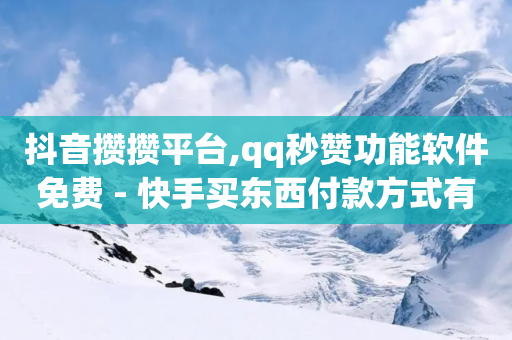 抖音攒攒平台,qq秒赞功能软件免费 - 快手买东西付款方式有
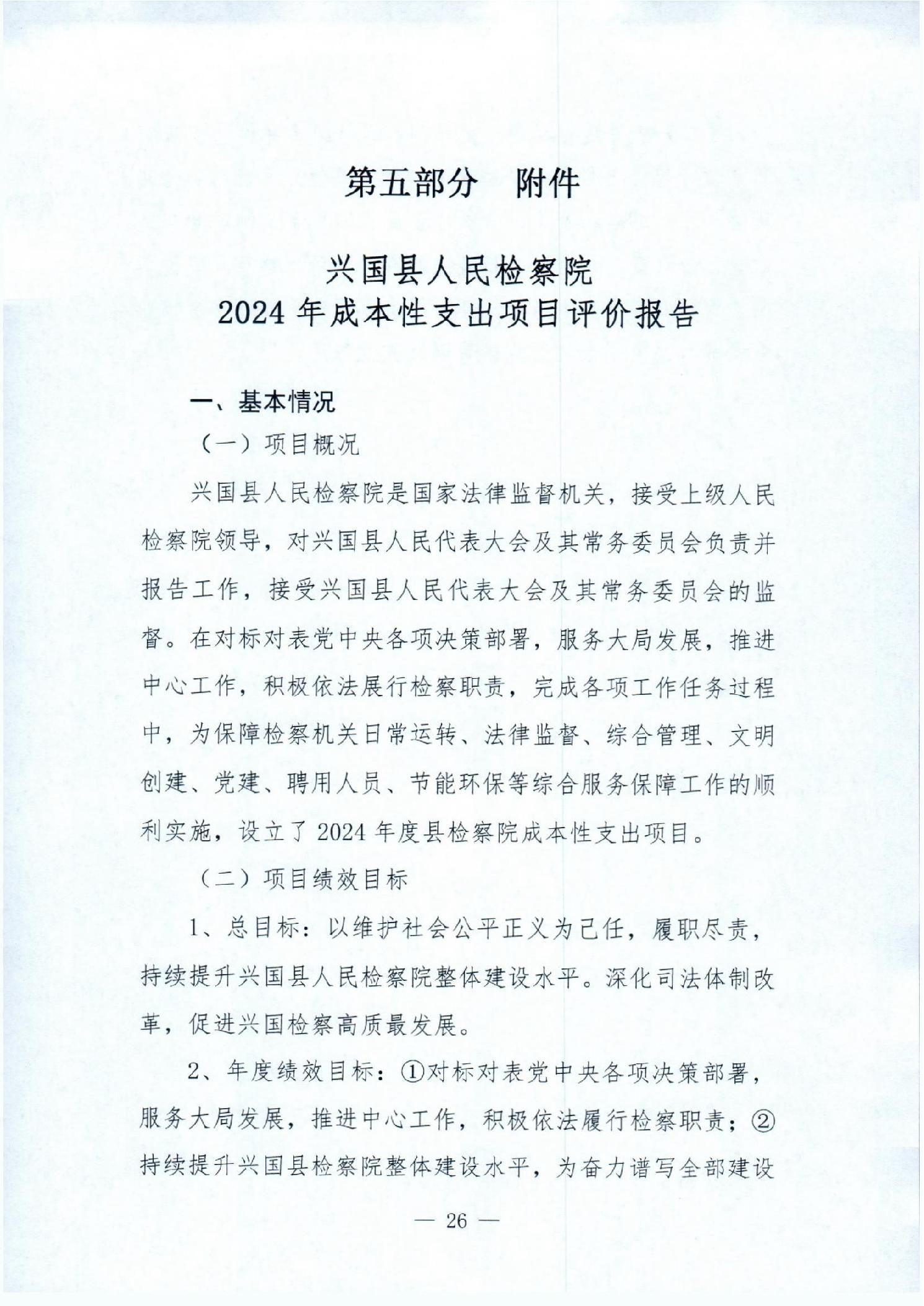 第五部分　附件

兴国县人民检察院
2024 年成本性支出项目评价报告

一、基本情况

（一）项目概况

兴国县人民检察院是国家法律监督机关，接受上级人民检察院领导，对兴国县人民代表大会及其常务委员会负责并报告工作，接受兴国县人民代表大会及其常务委员会的监督。在对标对表党中央各项决策部署，服务大局发展，推进中心工作，积极依法展行检察职责，完成各项工作任务过程中，为保障检察机关日常运转、法律监督、综合管理、文明创建、党建、聘用人员、节能环保等综合服务保障工作的顺利实施，设立了 2024 年度县检察院成本性支出项目。

（二）项目绩效目标

1、总目标：以维护社会公平正义为己任，履职尽责，持续提升兴国县人民检察院整体建设水平。深化司法体制改革，促进兴国检察高质最发展。

2、年度绩效目标：①对标对表党中央各项决策部署，服务大局发展，推进中心工作，积极依法履行检察职责；②持续提升兴国县检察院整体建设水平，为奋力谱写全部建设

— 26 —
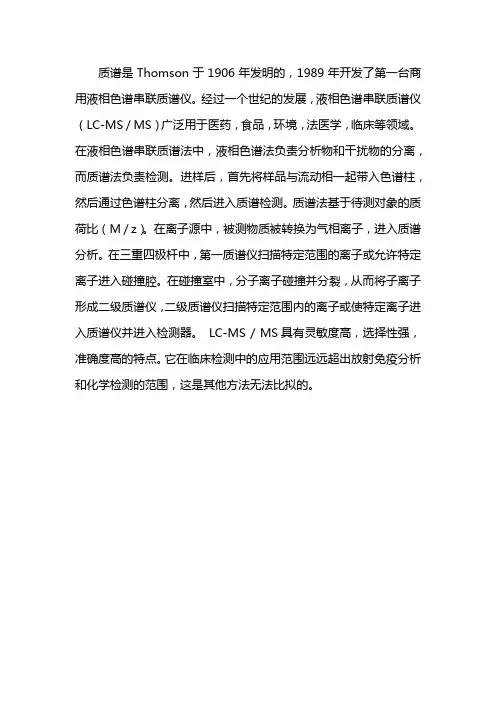 质谱是 Thomson 于 1906 年发明的，1989 年开发了第一台商用液相色谱串联质谱仪。经过一个世纪的发展，液相色谱串联质谱仪（LC-MS / MS）广泛用于医药，食品，环境，法医学，临床等领域。在液相色谱串联质谱法中，液相色谱法负责分析物和干扰物的分离，而质谱法负责检测。进样后，首先将样品与流动相一起带入色谱柱，然后通过色谱柱分离，然后进入质谱检测。质谱法基于待测对象的质荷比（M / z）。在离子源中，被测物质被转换为气相离子，进入质谱分析。在三重四极杆中，第一质谱仪扫描特定范围的离子或允许特定离子进入碰撞腔。在碰撞室中，分子离子碰撞并分裂，从而将子离子形成二级质谱仪，二级质谱仪扫描特定范围内的离子或使特定离子进入质谱仪并进入检测器。 LC-MS / MS 具有灵敏度高，选择性强，准确度高的特点。它在临床检测中的应用范围远远超出放射免疫分析和化学检测的范围，这是其他方法无法比拟的。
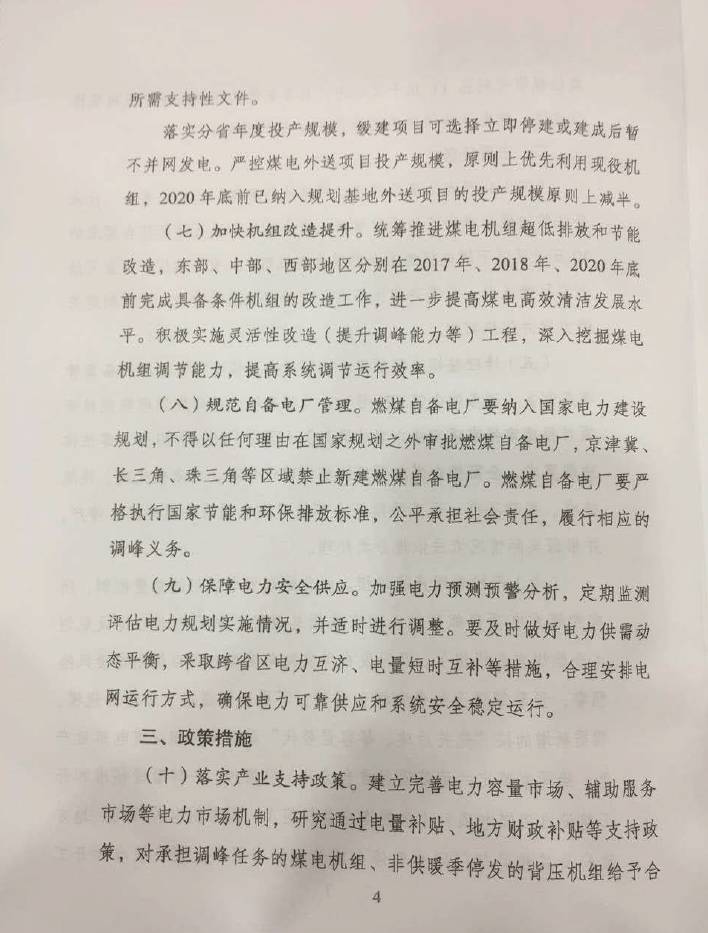 所需支持性文件。

落实分省年度投产规模，缓建项目可选择立即停建或建成后暂不并网发电。严控煤电外送项目投产规模，原则上优先利用现役机组，2020年底前已纳入规划基地外送项目的投产规模原则上减半。

（七）加快机组改造提升。统筹推进煤电机组超低排放和节能改造，东部、中部、西部地区分别在2017年、2018年、2020年底前完成具备条件机组的改造工作，进一步提高煤电高效清洁发展水平。积极实施灵活性改造（提升调峰能力等）工程，深入挖掘煤电机组调节能力，提高系统调节运行效率。

（八）规范自备电厂管理。燃煤自备电厂要纳入国家电力建设规划，不得以任何理由在国家规划之外审批燃煤自备电厂，京津冀、长三角、珠三角等区域禁止新建燃煤自备电厂。燃煤自备电厂要严格执行国家节能和环保排放标准，公平承担社会责任，履行相应的调峰义务。

（九）保障电力安全供应。加强电力预测预警分析，定期监测评估电力规划实施情况，并适时进行调整。要及时做好电力供需动态平衡，采取跨省区电力互济、电量短时互补等措施，合理安排电网运行方式，确保电力可靠供应和系统安全稳定运行。

三、政策措施

（十）落实产业支持政策。建立完善电力容量市场、辅助服务市场等电力市场机制，研究通过电量补贴、地方财政补贴等支持政策，对承担调峰任务的煤电机组、非供暖季停发的背压机组给予合

4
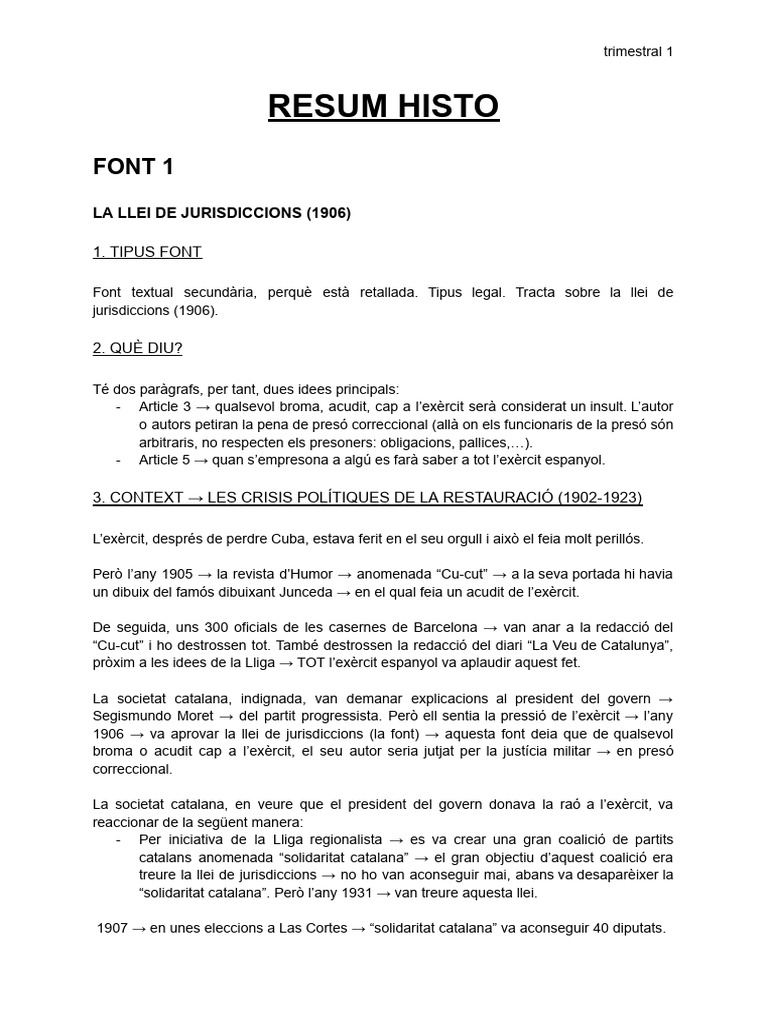 trimestral 1

RESUM HISTO

FONT 1

LA LLEI DE JURISDICCIONS (1906)

1. TIPUS FONT

Font textual secundària, perquè està retallada. Tipus legal. Tracta sobre la llei de jurisdiccions (1906).

2. QUÈ DIU?

Té dos paràgrafs, per tant, dues idees principals:
- Article 3 → qualsevol broma, acudit, cap a l'exèrcit serà considerat un insult. L'autor o autors petiran la pena de presó correccional (allà on els funcionaris de la presó són arbitraris, no respecten els presoners: obligacions, pallices,…).
- Article 5 → quan s'empresona a algú es farà saber a tot l'exèrcit espanyol.

3. CONTEXT → LES CRISIS POLÍTIQUES DE LA RESTAURACIÓ (1902-1923)

L'exèrcit, després de perdre Cuba, estava ferit en el seu orgull i això el feia molt perillós.

Però l'any 1905 → la revista d'Humor → anomenada "Cu-cut" → a la seva portada hi havia un dibuix del famós dibuixant Junceda → en el qual feia un acudit de l'exèrcit.

De seguida, uns 300 oficials de les casernes de Barcelona → van anar a la redacció del "Cu-cut" i ho destrossen tot. També destrossen la redacció del diari "La Veu de Catalunya", pròxim a les idees de la Lliga → TOT l'exèrcit espanyol va aplaudir aquest fet.

La societat catalana, indignada, van demanar explicacions al president del govern → Segismundo Moret → del partit progressista. Però ell sentia la pressió de l'exèrcit → l'any 1906 → va aprovar la llei de jurisdiccions (la font) → aquesta font deia que de qualsevol broma o acudit cap a l'exèrcit, el seu autor seria jutjat per la justícia militar → en presó correccional.

La societat catalana, en veure que el president del govern donava la raó a l'exèrcit, va reaccionar de la següent manera:
- Per iniciativa de la Lliga regionalista → es va crear una gran coalició de partits catalans anomenada "solidaritat catalana" → el gran objectiu d'aquest coalició era treure la llei de jurisdiccions → no ho van aconseguir mai, abans va desaparèixer la "solidaritat catalana". Però l'any 1931 → van treure aquesta llei.

1907 → en unes eleccions a Las Cortes → "solidaritat catalana" va aconseguir 40 diputats.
----
> [Assignment] Copy the records above from the first line through the line containing "2、年度绩效目标：①对标对表", both included, and leave out any pictures.

> [Answer]
 抖音攒攒平台,qq秒赞功能软件免费 - 快手买东西付款方式有
 第五部分　附件

兴国县人民检察院
2024 年成本性支出项目评价报告

一、基本情况

（一）项目概况

兴国县人民检察院是国家法律监督机关，接受上级人民检察院领导，对兴国县人民代表大会及其常务委员会负责并报告工作，接受兴国县人民代表大会及其常务委员会的监督。在对标对表党中央各项决策部署，服务大局发展，推进中心工作，积极依法展行检察职责，完成各项工作任务过程中，为保障检察机关日常运转、法律监督、综合管理、文明创建、党建、聘用人员、节能环保等综合服务保障工作的顺利实施，设立了 2024 年度县检察院成本性支出项目。

（二）项目绩效目标

1、总目标：以维护社会公平正义为己任，履职尽责，持续提升兴国县人民检察院整体建设水平。深化司法体制改革，促进兴国检察高质最发展。

2、年度绩效目标：①对标对表党中央各项决策部署，服务大局发展，推进中心工作，积极依法履行检察职责；②持续提升兴国县检察院整体建设水平，为奋力谱写全部建设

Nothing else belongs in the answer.